To achieve its goal, RIT will add six to 12 programs to its Ph.D. portfolio. This can be a lengthy process, admits Twyla Cummings, associate provost and dean of graduate education. So, Cummings and her team are developing an infrastructure to address graduate students’ needs.
“On average it takes about three to four years, sometimes longer, to go from concept to approval at New York State,” Cummings says. “We recently hired a senior project manager/technical writer to write proposals for new Ph.D. programs.”
The emphasis on doctoral programs at RIT is tied to the need for continuity of graduate students to work on federally funded research projects, the university says.
In January, RIT received the second-highest classification as a research activity institution by the Carnegie Classification of Institutions of Higher Learning. The R2 designation places RIT among the top 6 percent of colleges and universities in the nation, granting at least 20 research/scholarship doctorates annually and spending $5 million a year on research.
The ranking followed the 2016 milestone that changed RIT from “Masters-Comprehensive” to a “Doctoral University,” RIT says. In fiscal 2019, RIT spent $61 million on research and received $74 million in funding.
“Our graduate students are tackling problems, finding solutions and making a difference in their fields,” Cummings says.
This research profile, and programs, attract graduate students from around the world to RIT. Last month, the university held a Graduate Education Week and Showcase, as a nod to the scholarship produced by master’s and doctoral students.
“We’re definitely growing,” says Alyssa Recinella, a Ph.D. candidate in the engineering program, and president of the Doctoral Student Association. “This is the perfect time to start it, while we’re accepting more students to campus.”
Cummings has put efforts in place to nurture the graduate students on campus, including the area of advising. Lynne Mazadoorian, director of the university advising office, and Cummings surveyed graduate students in spring 2018 about their experiences with graduate advising. The results showed that, while overall the 330 respondents (50 percent were M.S. students, 20 percent B.S./M.S. and 13 percent were Ph.D. students) reported being satisfied with their advisers, advising practices varied, and access to both academic and faculty advisers differed across programs.
“The undergraduate model should not necessarily be used for graduate advising; it’s a different population,” Cummings says. “Our intent was not to overhaul current processes and structures that exist. We met with each college to find out what they need to support their graduate students. We’re looking at things that could benefit every college.”
Recommendations to refine the process include standardizing a position description for the role of graduate student advisers, training sessions and the creation of a liaison role in the Office of Graduate Education to coordinate information and procedures around graduate advising.
Assisting graduate students with written communication, especially before they embark on writing their thesis, is another initiative in progress.

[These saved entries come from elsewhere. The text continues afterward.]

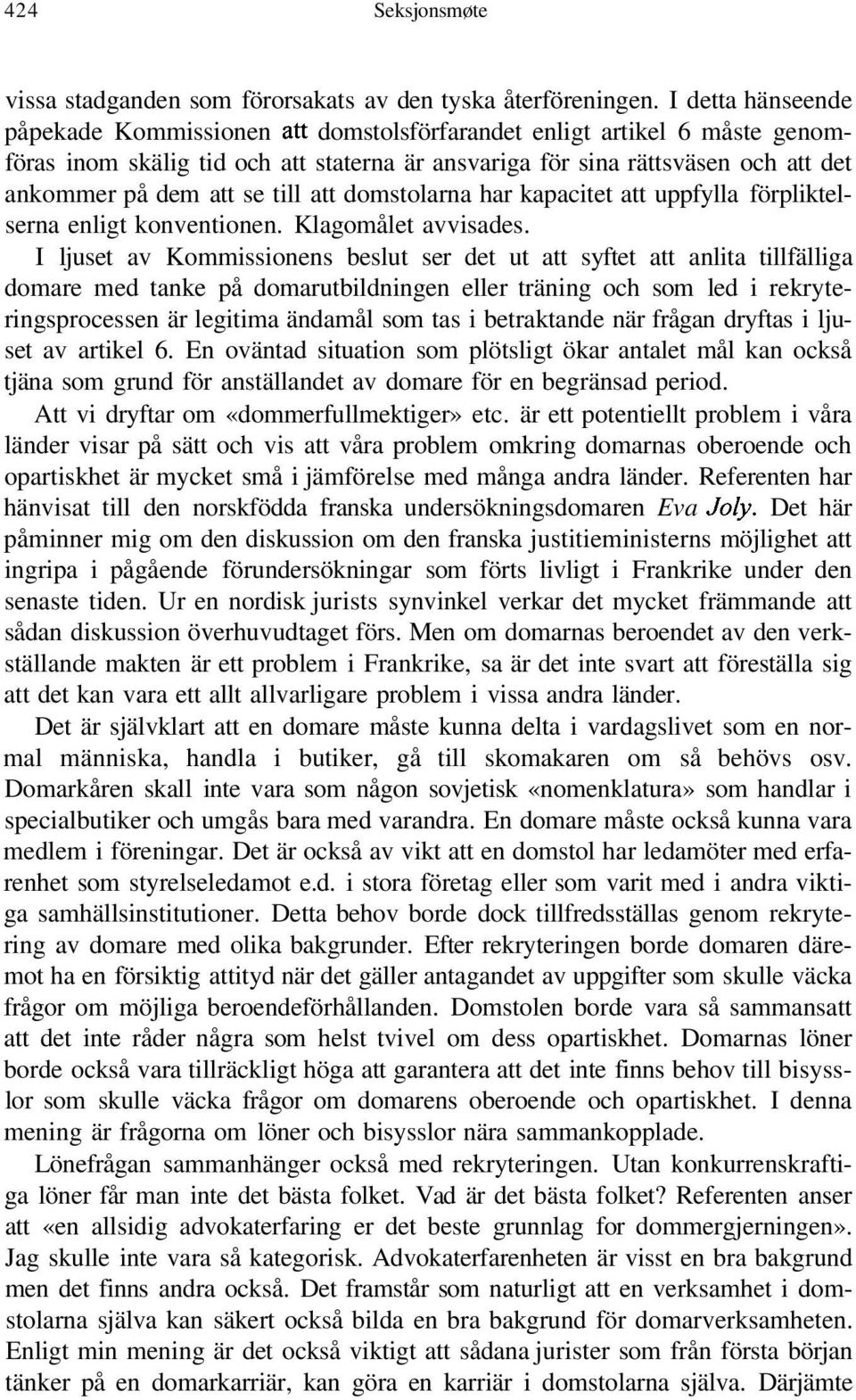 424 Seksjonsmøte

vissa stadganden som förorsakats av den tyska återföreningen. I detta hänseende påpekade Kommissionen att domstolsförfarandet enligt artikel 6 måste genomföras inom skälig tid och att staterna är ansvariga för sina rättsväsen och att det ankommer på dem att se till att domstolarna har kapacitet att uppfylla förpliktelserna enligt konventionen. Klagomålet avvisades.

I ljuset av Kommissionens beslut ser det ut att syftet att anlita tillfälliga domare med tanke på domarutbildningen eller träning och som led i rekryteringsprocessen är legitima ändamål som tas i betraktande när frågan dryftas i ljuset av artikel 6. En oväntad situation som plötsligt ökar antalet mål kan också tjäna som grund för anställandet av domare för en begränsad period.

Att vi dryftar om «dommerfullmektiger» etc. är ett potentiellt problem i våra länder visar på sätt och vis att våra problem omkring domarnas oberoende och opartiskhet är mycket små i jämförelse med många andra länder. Referenten har hänvisat till den norskfödda franska undersökningsdomaren Eva Joly. Det här påminner mig om den diskussion om den franska justitieministerns möjlighet att ingripa i pågående förundersökningar som förts livligt i Frankrike under den senaste tiden. Ur en nordisk jurists synvinkel verkar det mycket främmande att sådan diskussion överhuvudtaget förs. Men om domarnas beroendet av den verkställande makten är ett problem i Frankrike, sa är det inte svart att föreställa sig att det kan vara ett allt allvarligare problem i vissa andra länder.

Det är självklart att en domare måste kunna delta i vardagslivet som en normal människa, handla i butiker, gå till skomakaren om så behövs osv. Domarkåren skall inte vara som någon sovjetisk «nomenklatura» som handlar i specialbutiker och umgås bara med varandra. En domare måste också kunna vara medlem i föreningar. Det är också av vikt att en domstol har ledamöter med erfarenhet som styrelseledamot e.d. i stora företag eller som varit med i andra viktiga samhällsinstitutioner. Detta behov borde dock tillfredsställas genom rekrytering av domare med olika bakgrunder. Efter rekryteringen borde domaren däremot ha en försiktig attityd när det gäller antagandet av uppgifter som skulle väcka frågor om möjliga beroendeförhållanden. Domstolen borde vara så sammansatt att det inte råder några som helst tvivel om dess opartiskhet. Domarnas löner borde också vara tillräckligt höga att garantera att det inte finns behov till bisysslor som skulle väcka frågor om domarens oberoende och opartiskhet. I denna mening är frågorna om löner och bisysslor nära sammankopplade.

Lönefrågan sammanhänger också med rekryteringen. Utan konkurrenskraftiga löner får man inte det bästa folket. Vad är det bästa folket? Referenten anser att «en allsidig advokaterfaring er det beste grunnlag for dommergjerningen». Jag skulle inte vara så kategorisk. Advokaterfarenheten är visst en bra bakgrund men det finns andra också. Det framstår som naturligt att en verksamhet i domstolarna själva kan säkert också bilda en bra bakgrund för domarverksamheten. Enligt min mening är det också viktigt att sådana jurister som från första början tänker på en domarkarriär, kan göra en karriär i domstolarna själva. Därjämte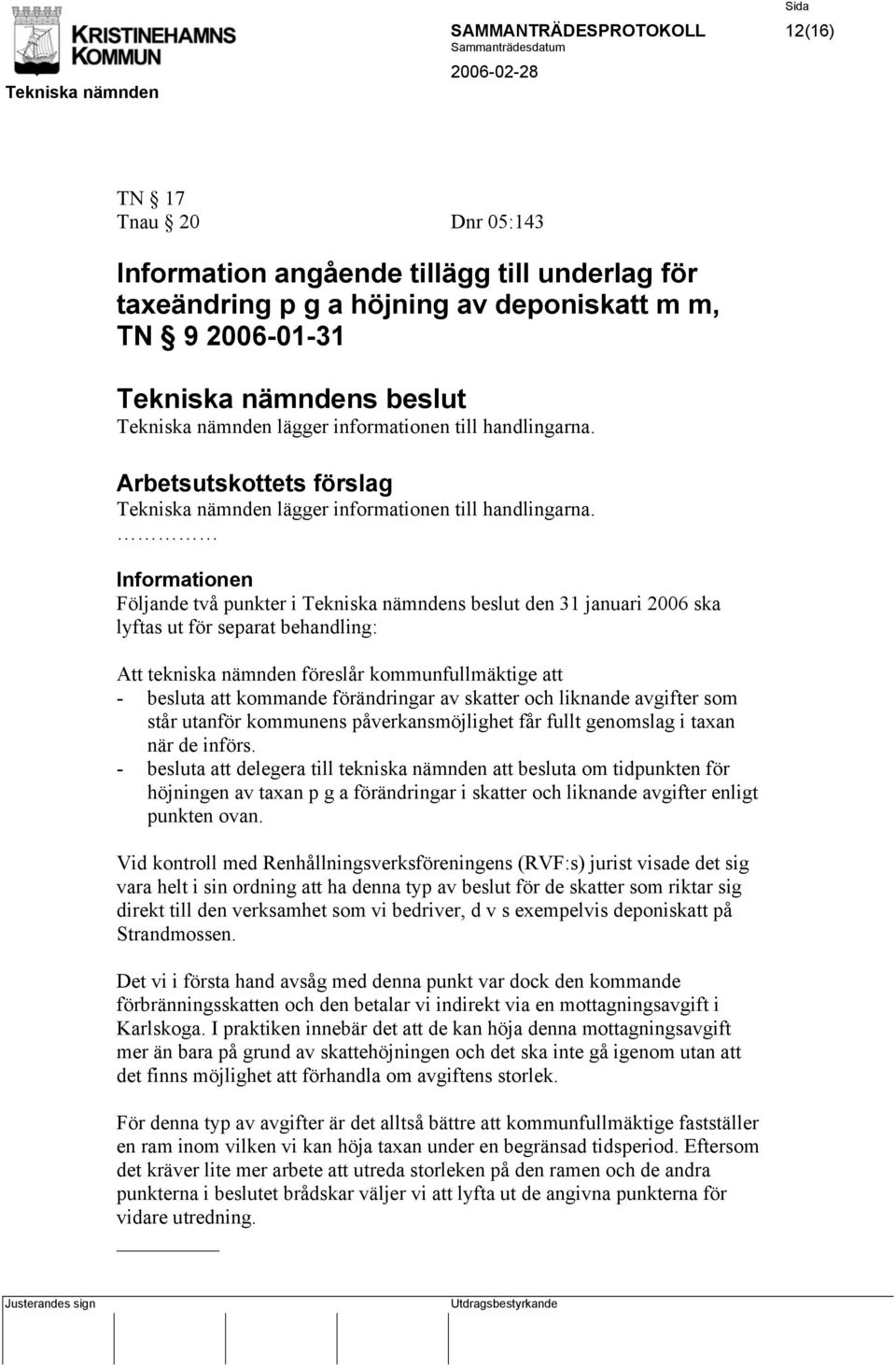 KRISTINEHAMNS KOMMUN

Tekniska nämnden

SAMMANTRÄDESPROTOKOLL
Sammanträdesdatum
2006-02-28

Sida
12(16)

TN § 17
Tnau § 20 Dnr 05:143

Information angående tillägg till underlag för taxeändring p g a höjning av deponiskatt m m, TN § 9 2006-01-31

Tekniska nämndens beslut
Tekniska nämnden lägger informationen till handlingarna.

Arbetsutskottets förslag
Tekniska nämnden lägger informationen till handlingarna.
……………

Informationen
Följande två punkter i Tekniska nämndens beslut den 31 januari 2006 ska lyftas ut för separat behandling:

Att tekniska nämnden föreslår kommunfullmäktige att
- besluta att kommande förändringar av skatter och liknande avgifter som står utanför kommunens påverkansmöjlighet får fullt genomslag i taxan när de införs.
- besluta att delegera till tekniska nämnden att besluta om tidpunkten för höjningen av taxan p g a förändringar i skatter och liknande avgifter enligt punkten ovan.

Vid kontroll med Renhållningsverksföreningens (RVF:s) jurist visade det sig vara helt i sin ordning att ha denna typ av beslut för de skatter som riktar sig direkt till den verksamhet som vi bedriver, d v s exempelvis deponiskatt på Strandmossen.

Det vi i första hand avsåg med denna punkt var dock den kommande förbränningsskatten och den betalar vi indirekt via en mottagningsavgift i Karlskoga. I praktiken innebär det att de kan höja denna mottagningsavgift mer än bara på grund av skattehöjningen och det ska inte gå igenom utan att det finns möjlighet att förhandla om avgiftens storlek.

För denna typ av avgifter är det alltså bättre att kommunfullmäktige fastställer en ram inom vilken vi kan höja taxan under en begränsad tidsperiod. Eftersom det kräver lite mer arbete att utreda storleken på den ramen och de andra punkterna i beslutet brådskar väljer vi att lyfta ut de angivna punkterna för vidare utredning.

Justerandes sign

Utdragsbestyrkande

A new Graduate Education Dean’s Advisory Council, composed of alumni and Rochester community members, will make recommendations on graduate education initiatives, networking and career opportunities for students. The group met for the first time in the fall and will hold semiannual meetings, officials say.
RIT has long been regarded as a university best known for preparing students for jobs. The move to augment the graduate education at RIT is in line with its 2018-2025 strategic plan, which states that “the world needs more than people with a career … it needs people who understand how to innovate.”
Smriti Jacob is Rochester Beacon managing editor.